Analysis

Does sex have a price tag?

It’s not just about money.

Sex has a price tag – and young girls often pay the most, physically and emotionally.

That statement, by abstinence proponent Pam Stenzel, is at the heart of a controversy at a West Virginia high school. An 18-year-old student named Katelyn Campbell – who did not attend Stenzel’s lecture on abstinence—nonetheless claims that it amounted to “slut-shaming.”

“The tone in her videos was really combative,” Campbell told ABC News last week. “It just seemed like she was going out to get [teens] who’d already had sex.”

I can’t comment on the entirety of Stenzel’s work. But the crux of her speech – that sex has a price tag – is a medical reality, regardless of whether Campbell and other proponents of politically correct sex ed want to hear it.

As I’ve mentioned before, I worked as a researcher for Dr. Miriam Grossman, author of the books Unprotected and You’re Teaching My Child What? I’ve browsed health websites, “sex ed” manuals, and even teen magazines like Seventeen. Although much of the health information is politicized, the advice offered to young girls on sexual decision-making is downright scandalous.

“There is no right time to have your first intercourse. This is a choice you make,” declares GoAskAlice.com, a popular health website. This canard is repeated ad nauseam in sex education programs and magazines geared toward middle and high school students, such as Seventeen. (Don’t let the name fool you – most of its readership is under 16.)
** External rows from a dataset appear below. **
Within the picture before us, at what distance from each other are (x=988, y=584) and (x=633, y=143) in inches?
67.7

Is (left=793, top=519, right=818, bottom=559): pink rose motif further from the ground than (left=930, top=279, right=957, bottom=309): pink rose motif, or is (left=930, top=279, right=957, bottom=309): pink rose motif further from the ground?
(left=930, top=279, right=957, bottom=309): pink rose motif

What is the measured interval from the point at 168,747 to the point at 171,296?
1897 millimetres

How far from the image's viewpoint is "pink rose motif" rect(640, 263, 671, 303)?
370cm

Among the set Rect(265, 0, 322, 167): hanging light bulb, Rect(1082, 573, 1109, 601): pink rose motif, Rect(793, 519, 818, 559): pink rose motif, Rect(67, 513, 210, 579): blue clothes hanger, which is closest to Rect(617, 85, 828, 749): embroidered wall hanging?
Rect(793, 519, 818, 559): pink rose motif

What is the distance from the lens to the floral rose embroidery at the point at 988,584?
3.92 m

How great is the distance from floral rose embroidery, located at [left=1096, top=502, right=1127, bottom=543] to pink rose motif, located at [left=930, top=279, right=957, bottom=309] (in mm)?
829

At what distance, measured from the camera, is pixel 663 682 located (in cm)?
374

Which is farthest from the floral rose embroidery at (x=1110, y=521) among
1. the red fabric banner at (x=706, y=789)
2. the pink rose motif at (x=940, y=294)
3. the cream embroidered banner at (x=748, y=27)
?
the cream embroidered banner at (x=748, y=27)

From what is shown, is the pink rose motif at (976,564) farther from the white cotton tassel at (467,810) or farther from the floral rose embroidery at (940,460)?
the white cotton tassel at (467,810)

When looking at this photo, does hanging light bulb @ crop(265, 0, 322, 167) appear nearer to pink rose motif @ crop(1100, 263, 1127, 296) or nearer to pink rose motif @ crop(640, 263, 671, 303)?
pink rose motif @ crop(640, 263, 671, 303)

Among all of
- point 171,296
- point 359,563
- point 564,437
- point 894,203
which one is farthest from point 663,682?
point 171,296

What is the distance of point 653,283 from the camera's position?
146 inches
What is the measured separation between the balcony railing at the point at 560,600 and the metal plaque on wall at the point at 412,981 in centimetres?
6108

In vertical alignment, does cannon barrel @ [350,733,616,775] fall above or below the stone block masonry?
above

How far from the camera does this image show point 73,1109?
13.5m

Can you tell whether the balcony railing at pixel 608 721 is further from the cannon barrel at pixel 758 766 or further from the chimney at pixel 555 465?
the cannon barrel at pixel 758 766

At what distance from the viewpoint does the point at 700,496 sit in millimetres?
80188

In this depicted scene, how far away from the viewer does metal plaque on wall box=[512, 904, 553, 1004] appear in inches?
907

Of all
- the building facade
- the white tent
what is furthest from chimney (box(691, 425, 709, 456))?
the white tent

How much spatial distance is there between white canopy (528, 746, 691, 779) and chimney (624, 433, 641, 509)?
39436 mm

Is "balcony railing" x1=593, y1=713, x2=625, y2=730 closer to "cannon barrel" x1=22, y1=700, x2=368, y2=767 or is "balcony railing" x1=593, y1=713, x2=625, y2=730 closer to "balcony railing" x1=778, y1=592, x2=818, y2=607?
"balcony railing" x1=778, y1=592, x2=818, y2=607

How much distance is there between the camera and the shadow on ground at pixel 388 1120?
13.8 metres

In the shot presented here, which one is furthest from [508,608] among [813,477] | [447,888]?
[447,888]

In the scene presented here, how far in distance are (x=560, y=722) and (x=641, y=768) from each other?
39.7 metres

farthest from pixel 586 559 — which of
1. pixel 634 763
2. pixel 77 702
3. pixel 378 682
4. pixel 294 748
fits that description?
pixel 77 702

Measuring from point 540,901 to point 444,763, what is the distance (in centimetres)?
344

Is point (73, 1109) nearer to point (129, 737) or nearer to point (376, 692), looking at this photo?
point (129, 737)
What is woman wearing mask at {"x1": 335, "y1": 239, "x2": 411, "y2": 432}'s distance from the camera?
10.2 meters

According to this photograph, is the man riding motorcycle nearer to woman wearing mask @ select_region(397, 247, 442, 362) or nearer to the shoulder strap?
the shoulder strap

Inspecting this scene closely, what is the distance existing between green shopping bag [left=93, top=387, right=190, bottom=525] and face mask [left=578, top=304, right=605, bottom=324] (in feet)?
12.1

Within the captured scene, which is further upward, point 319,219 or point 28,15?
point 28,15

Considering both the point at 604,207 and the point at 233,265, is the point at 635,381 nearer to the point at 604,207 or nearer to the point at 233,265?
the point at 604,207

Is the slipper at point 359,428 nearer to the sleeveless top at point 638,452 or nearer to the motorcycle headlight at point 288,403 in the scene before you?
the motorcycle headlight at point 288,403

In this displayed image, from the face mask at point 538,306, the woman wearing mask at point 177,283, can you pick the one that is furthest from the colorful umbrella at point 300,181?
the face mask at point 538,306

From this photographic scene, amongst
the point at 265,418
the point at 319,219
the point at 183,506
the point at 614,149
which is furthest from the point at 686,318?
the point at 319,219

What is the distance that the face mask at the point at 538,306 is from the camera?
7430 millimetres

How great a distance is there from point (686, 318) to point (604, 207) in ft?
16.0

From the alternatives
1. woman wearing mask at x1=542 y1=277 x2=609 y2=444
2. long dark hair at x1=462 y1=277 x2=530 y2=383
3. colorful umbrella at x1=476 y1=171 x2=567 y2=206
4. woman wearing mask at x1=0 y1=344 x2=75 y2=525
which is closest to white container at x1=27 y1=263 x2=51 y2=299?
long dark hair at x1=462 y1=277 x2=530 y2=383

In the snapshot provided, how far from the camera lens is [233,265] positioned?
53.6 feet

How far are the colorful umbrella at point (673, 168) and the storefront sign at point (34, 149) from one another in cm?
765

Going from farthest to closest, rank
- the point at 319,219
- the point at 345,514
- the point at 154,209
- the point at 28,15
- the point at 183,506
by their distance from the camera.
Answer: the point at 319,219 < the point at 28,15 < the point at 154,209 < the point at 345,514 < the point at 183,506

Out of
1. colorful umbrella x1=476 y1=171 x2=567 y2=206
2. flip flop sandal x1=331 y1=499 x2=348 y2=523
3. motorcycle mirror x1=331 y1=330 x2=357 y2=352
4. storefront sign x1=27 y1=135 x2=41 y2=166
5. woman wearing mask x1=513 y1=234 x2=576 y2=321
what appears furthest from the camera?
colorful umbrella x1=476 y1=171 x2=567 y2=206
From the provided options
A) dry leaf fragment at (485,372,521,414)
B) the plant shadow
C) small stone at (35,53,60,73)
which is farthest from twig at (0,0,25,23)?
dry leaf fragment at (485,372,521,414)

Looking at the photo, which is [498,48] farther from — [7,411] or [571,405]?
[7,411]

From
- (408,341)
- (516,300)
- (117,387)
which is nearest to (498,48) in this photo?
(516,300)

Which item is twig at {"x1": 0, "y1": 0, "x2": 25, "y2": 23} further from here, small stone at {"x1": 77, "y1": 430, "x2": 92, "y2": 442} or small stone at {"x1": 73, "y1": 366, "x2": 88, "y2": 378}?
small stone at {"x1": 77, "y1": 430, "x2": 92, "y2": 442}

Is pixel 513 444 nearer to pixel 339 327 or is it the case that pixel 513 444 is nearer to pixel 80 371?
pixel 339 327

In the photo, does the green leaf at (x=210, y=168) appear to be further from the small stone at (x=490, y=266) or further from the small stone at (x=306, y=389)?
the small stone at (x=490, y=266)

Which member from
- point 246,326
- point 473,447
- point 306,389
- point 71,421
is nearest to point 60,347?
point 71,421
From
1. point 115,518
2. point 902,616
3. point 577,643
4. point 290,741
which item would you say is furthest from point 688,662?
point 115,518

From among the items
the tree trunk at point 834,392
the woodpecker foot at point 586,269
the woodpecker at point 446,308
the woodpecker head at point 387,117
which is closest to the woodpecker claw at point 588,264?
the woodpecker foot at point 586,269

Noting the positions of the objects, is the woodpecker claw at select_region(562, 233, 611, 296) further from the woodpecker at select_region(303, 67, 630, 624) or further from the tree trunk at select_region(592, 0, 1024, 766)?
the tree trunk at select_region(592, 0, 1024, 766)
“There is no correct age at which you are ‘supposed’ to have sex,” declares the health website coolnurse.com. “Everyone has to make a very personal decision about what is right for them.”

Really? What if a girl decides that sex is right for her at age 12 or 13?

One fact absent from most sex education programs is that young girls are more susceptible to STDs than mature women. They don’t include information about the cervical transformation zone (or T-Zone), a ring of cells that is vulnerable to infection. The transformation zone is dramatically larger in a teenage girl, but it shrinks as she gets older. I didn’t find a single mention of the T-Zone in any of the comprehensive sex education guides I reviewed. How many girls have been put at risk for STDs because they believe that sex is “safe” as long as they use condoms and feel ready?

Also, on a strictly neurological level, kids are not able to make a mature decision to have sex. In adolescents, the areas of the brain responsible for impulse control and accurate risk assessment are not fully developed – and won’t be until their 20s. Adults acknowledge this medical fact when debating other issues affecting kids. For example, teens’ limited capacity for risk assessment is often cited as the reason not to let them drive until age 16 or drink until age 21. If we think high school seniors are too immature to have a beer, why do we think eighth-graders are able to understand the risks of sexual activity, let alone use condoms and birth control reliably?

Oh, now I remember: telling a 14-year-old girl she’s too young to have sex would be making a moral judgment. The correct response is to hand her a condom and applaud her for making a “personal decision” about whether she is “ready.”

It is negligent to instruct teens to make choices based on fleeting feelings of “readiness,” since studies show that early sexual debut is usually a regretted decision. According to the National Campaign to Prevent Teen Pregnancy, 72 percent of girls and 55 percent of boys say they wish they had waited longer to have sex. The younger a girl is when she loses her virginity, the more likely she is to regret that decision later.

Interestingly, the same survey found that 78 percent of all teenage respondents believed that teens shouldn’t have sex at all – probably because they were the first generation to have the “have sex as soon as you’re ready” mantra foisted on them and have suffered the consequences. While it is nearly impossible to find a woman who delayed sex and regrets not starting young and having multiple partners, I challenge anyone reading this to find even one girl who had sex at 12, 13, or 14 and believes it was a good decision.

Before writing this piece, I asked several of my friends their opinions on sex education. One, a self-described liberal feminist, told me, “I’m all for teaching kids about condoms, but I don’t think we should be telling emotionally immature kids to have sex based on feelings.”

Amen. Whether or not you agree with Stenzel’s abstinence-only position, there is no doubt that instructing girls in middle school and high school that sex has no “price tag” is a direct threat to their health.

And that’s a somewhat more pressing concern than “slut-shaming.”